▶ How to complete this task
Pictures are to be left out, and only the lines below starting at the one with "Smart Watch Reloj Inteligente A6s Circuit" and ending at the one with "Spielturm MultiFlyer Kletterturm" are to be reproduced, each exactly, both ends included.

————

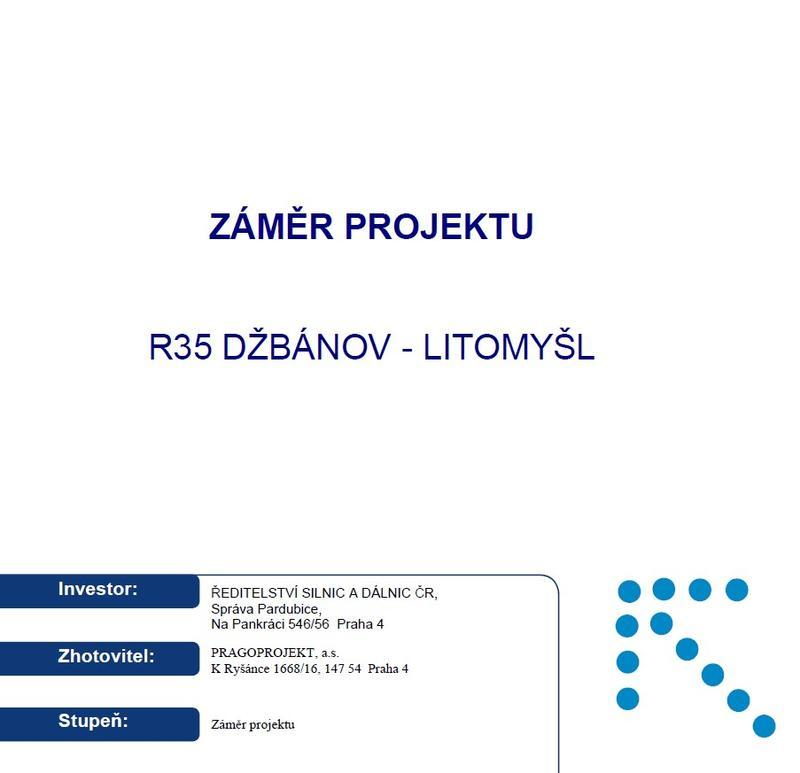 img_01_D35-Dzbanov
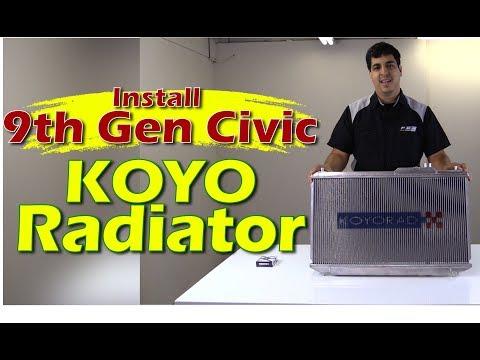 Koyo Radiator Install - 9th Gen Civic Si - 2012 2013 2014 2015 Honda Civic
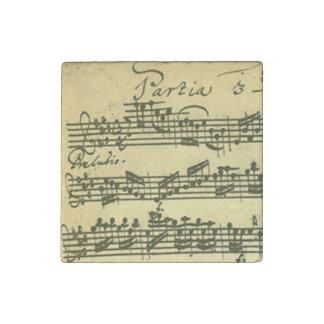 Solo Violin Partita Excerpt Stone Magnets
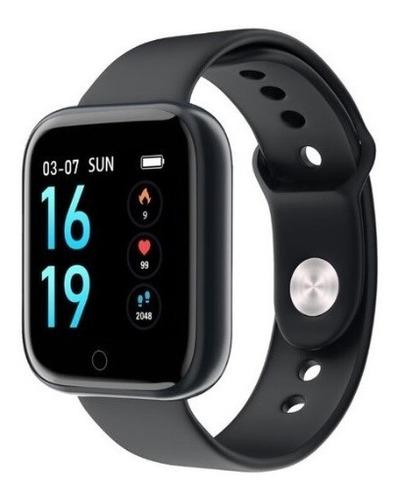 Smart Watch Reloj Inteligente A6s Circuit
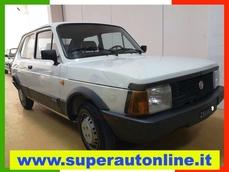 Fiat 127 1982
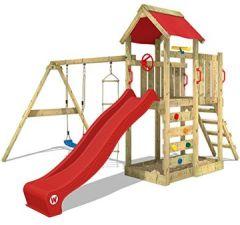 Spielturm MultiFlyer Kletterturm Spielplatz Garten mit Schaukel Kletterwand, Plane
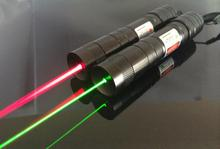 Buy Promotion! Mini Focus Burning 650nm 532nm 20000mw Red / Green Laser Pointer Burn Match Lazer Beam Military Range 10000m for $10.20 in AliExpress store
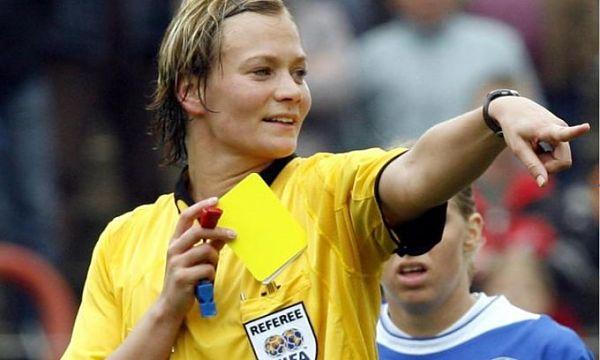 Bibiana Steinhause Bundesliga árbitra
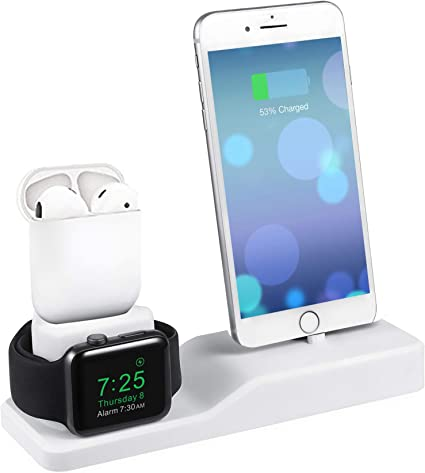 MOTOSPEED for Apple Watch Charging Station,Charging Stand for Apple Watch Series 5/4/3/2/1/ AirPods/iPhone 11/Xs/Xs Max/Xr/X/8/8 Plus/7/7 Plus/6/- ...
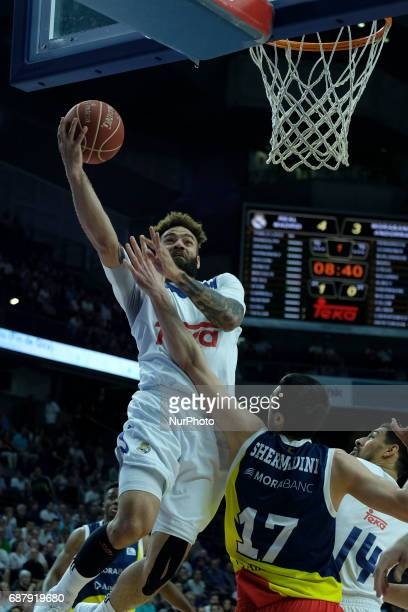 Jeff Taylor of Real Madrid during the Liga Endesa Play off game between Real Madrid and Andorra at Barclaycard Center on May 24 2017 in Madrid Spain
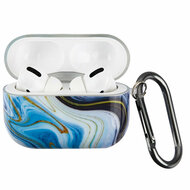 Designer TPE Protective Case with Carabiner Clip for Apple AirPods Pro - Marble Blue 214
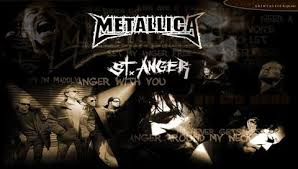Metallica - St. Anger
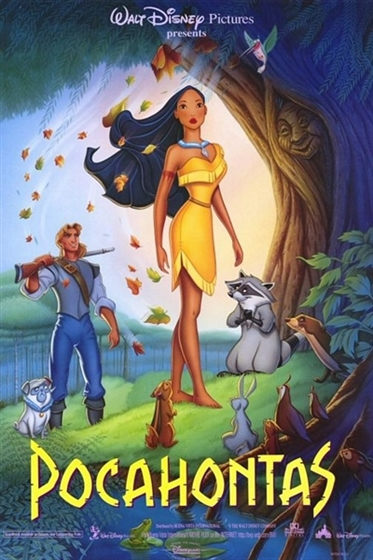 Picture of Pocahontas (1995) مدبلج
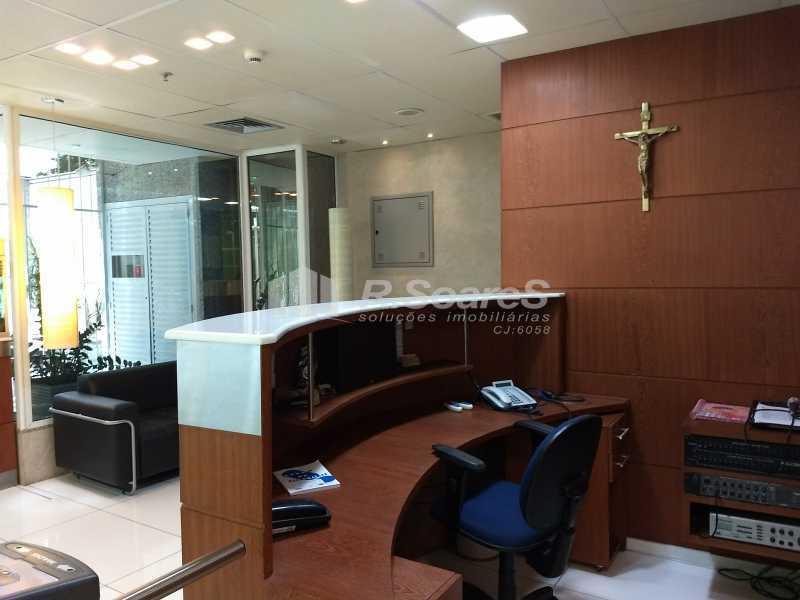IMG_20170905_120054220 - Prédio 1843m² para venda e aluguel Rio de Janeiro,RJ - R$ 20.000.000 - JCPR00002 - 8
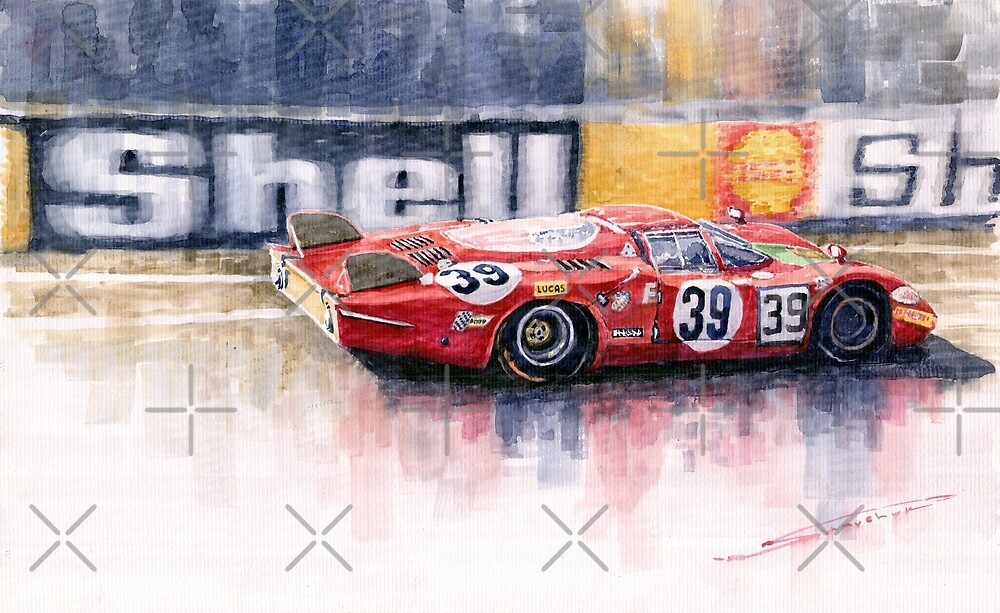 Alfa Romeo T33 B2 Le Mans 24 1968 Galli Giunti by Yuriy Shevchuk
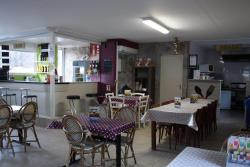 Services & amenities Camping Le Pyreneen - Bagneres De Luchon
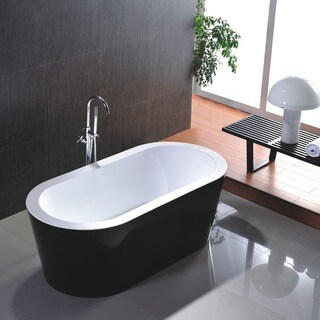 Freestanding 67-inch White and Black Acrylic Bathtub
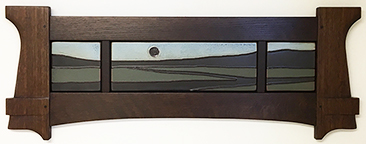 Landscape Stream Twilight Sky Framed Tile Display Click To Enlarge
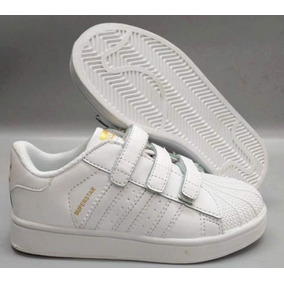 adidas superstar niño 24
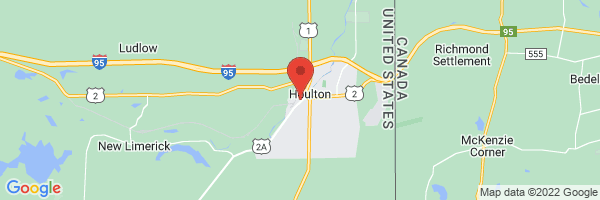 A map showing the location of Katahdin Valley Health Center, Houlton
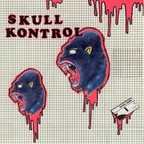 Skull Kontrol - Deviate Beyond All Means Of Capture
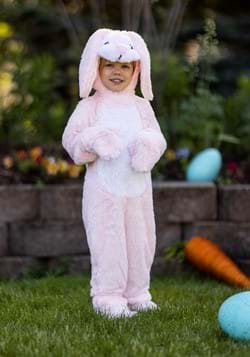 Toddler Fluffy Pink Bunny Costume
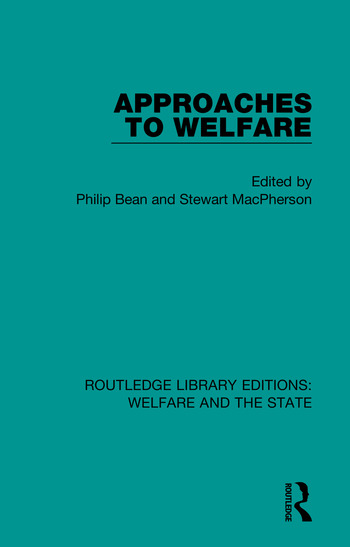 Approaches to Welfare book cover
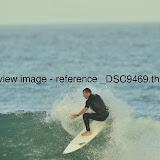 _DSC9469.thumb.jpg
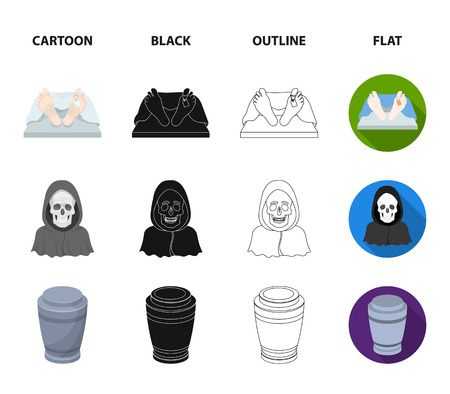 Coffin with a lid and a cross, a photograph of the deceased with a mourning ribbon, a corpse on the table with a tag in the morgue, death in a hood. Funeral ceremony set collection icons in cartoon,black,outline,flat style bitmap symbol stock illustration web. Stock Photo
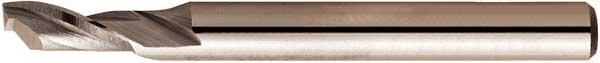 Pinnfräs 03 mm 1-skärig HSS-Co5 Alu Format
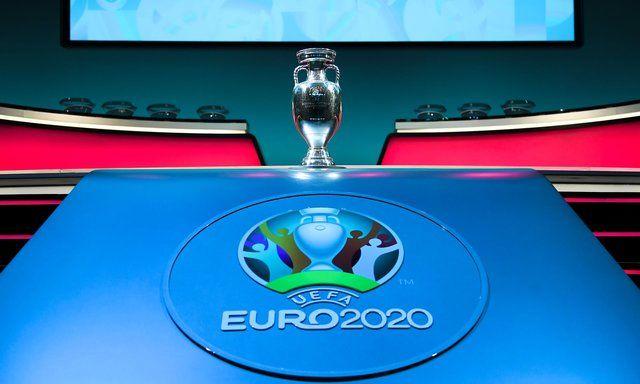 حریفان تیم های اروپایی در مرحله مقدماتی یورو ۲۰۲۰ مشخص شدند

————

▶ Answer
 Smart Watch Reloj Inteligente A6s Circuit
 Fiat 127 1982
 Spielturm MultiFlyer Kletterturm Spielplatz Garten mit Schaukel Kletterwand, Plane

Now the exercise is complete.